> **Data listing**
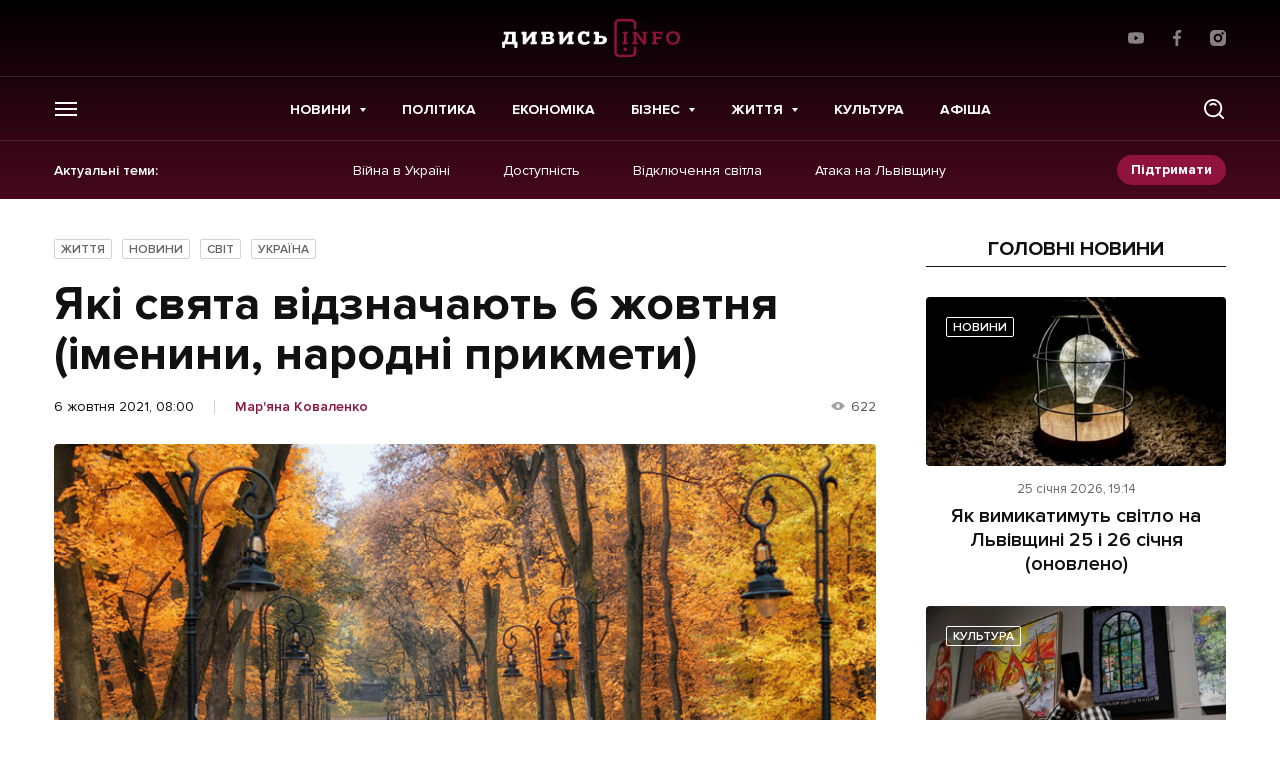

--- FILE ---
content_type: text/html; charset=utf-8
request_url: https://www.google.com/recaptcha/api2/aframe
body_size: 269
content:
<!DOCTYPE HTML><html><head><meta http-equiv="content-type" content="text/html; charset=UTF-8"></head><body><script nonce="VVnSyCWwB-CHKvKWkteAwg">/** Anti-fraud and anti-abuse applications only. See google.com/recaptcha */ try{var clients={'sodar':'https://pagead2.googlesyndication.com/pagead/sodar?'};window.addEventListener("message",function(a){try{if(a.source===window.parent){var b=JSON.parse(a.data);var c=clients[b['id']];if(c){var d=document.createElement('img');d.src=c+b['params']+'&rc='+(localStorage.getItem("rc::a")?sessionStorage.getItem("rc::b"):"");window.document.body.appendChild(d);sessionStorage.setItem("rc::e",parseInt(sessionStorage.getItem("rc::e")||0)+1);localStorage.setItem("rc::h",'1769415040413');}}}catch(b){}});window.parent.postMessage("_grecaptcha_ready", "*");}catch(b){}</script></body></html>

--- FILE ---
content_type: image/svg+xml
request_url: https://dyvys.info/wp-content/themes/dyvys/assets/img/icons/sub-mail.svg
body_size: 20
content:
<svg width="16" height="16" viewBox="0 0 16 16" fill="white" xmlns="http://www.w3.org/2000/svg">
	<path fill-rule="evenodd" d="M0.982132 2.43296C1.08413 2.3696 1.2045 2.33301 1.33341 2.33301H14.6667C14.7938 2.33301 14.9125 2.36852 15.0135 2.43016C15.0011 2.42263 14.9885 2.41553 14.9757 2.40885C15.0544 2.45006 15.1238 2.5065 15.18 2.57426C15.1705 2.56281 15.1607 2.55175 15.1506 2.54109C15.2295 2.62425 15.2871 2.72772 15.3149 2.84283C15.3054 2.80378 15.2924 2.7653 15.2756 2.72788C15.3127 2.8109 15.3334 2.90291 15.3334 2.99973V3.00951L15.3334 3.00717V12.9997C15.3334 13.3679 15.0349 13.6663 14.6667 13.6663H1.33341C0.965225 13.6663 0.666748 13.3679 0.666748 12.9997V2.99967C0.666748 2.7604 0.792805 2.55056 0.982132 2.43296ZM0.982132 2.43296C0.989395 2.42846 0.996731 2.42411 1.00414 2.41991C0.945725 2.45315 0.892825 2.49496 0.847151 2.54364C0.887827 2.50016 0.933304 2.4632 0.982132 2.43296ZM2.00005 3.6664H3.33337L8.00009 7.16644L12.6668 3.6664H14V4.33314L8.40009 8.53311C8.16305 8.71088 7.83713 8.71088 7.60009 8.53311L2.00005 4.33308V3.6664Z"/>
</svg>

> **Goal of the exercise**
Restate the full listing word for word, excluding images.

> **Response**
--- FILE ---
content_type: text/html; charset=utf-8
request_url: https://www.google.com/recaptcha/api2/aframe
body_size: 269
content:
<!DOCTYPE HTML><html><head><meta http-equiv="content-type" content="text/html; charset=UTF-8"></head><body><script nonce="VVnSyCWwB-CHKvKWkteAwg">/** Anti-fraud and anti-abuse applications only. See google.com/recaptcha */ try{var clients={'sodar':'https://pagead2.googlesyndication.com/pagead/sodar?'};window.addEventListener("message",function(a){try{if(a.source===window.parent){var b=JSON.parse(a.data);var c=clients[b['id']];if(c){var d=document.createElement('img');d.src=c+b['params']+'&rc='+(localStorage.getItem("rc::a")?sessionStorage.getItem("rc::b"):"");window.document.body.appendChild(d);sessionStorage.setItem("rc::e",parseInt(sessionStorage.getItem("rc::e")||0)+1);localStorage.setItem("rc::h",'1769415040413');}}}catch(b){}});window.parent.postMessage("_grecaptcha_ready", "*");}catch(b){}</script></body></html>

--- FILE ---
content_type: image/svg+xml
request_url: https://dyvys.info/wp-content/themes/dyvys/assets/img/icons/sub-mail.svg
body_size: 20
content:
<svg width="16" height="16" viewBox="0 0 16 16" fill="white" xmlns="http://www.w3.org/2000/svg">
	<path fill-rule="evenodd" d="M0.982132 2.43296C1.08413 2.3696 1.2045 2.33301 1.33341 2.33301H14.6667C14.7938 2.33301 14.9125 2.36852 15.0135 2.43016C15.0011 2.42263 14.9885 2.41553 14.9757 2.40885C15.0544 2.45006 15.1238 2.5065 15.18 2.57426C15.1705 2.56281 15.1607 2.55175 15.1506 2.54109C15.2295 2.62425 15.2871 2.72772 15.3149 2.84283C15.3054 2.80378 15.2924 2.7653 15.2756 2.72788C15.3127 2.8109 15.3334 2.90291 15.3334 2.99973V3.00951L15.3334 3.00717V12.9997C15.3334 13.3679 15.0349 13.6663 14.6667 13.6663H1.33341C0.965225 13.6663 0.666748 13.3679 0.666748 12.9997V2.99967C0.666748 2.7604 0.792805 2.55056 0.982132 2.43296ZM0.982132 2.43296C0.989395 2.42846 0.996731 2.42411 1.00414 2.41991C0.945725 2.45315 0.892825 2.49496 0.847151 2.54364C0.887827 2.50016 0.933304 2.4632 0.982132 2.43296ZM2.00005 3.6664H3.33337L8.00009 7.16644L12.6668 3.6664H14V4.33314L8.40009 8.53311C8.16305 8.71088 7.83713 8.71088 7.60009 8.53311L2.00005 4.33308V3.6664Z"/>
</svg>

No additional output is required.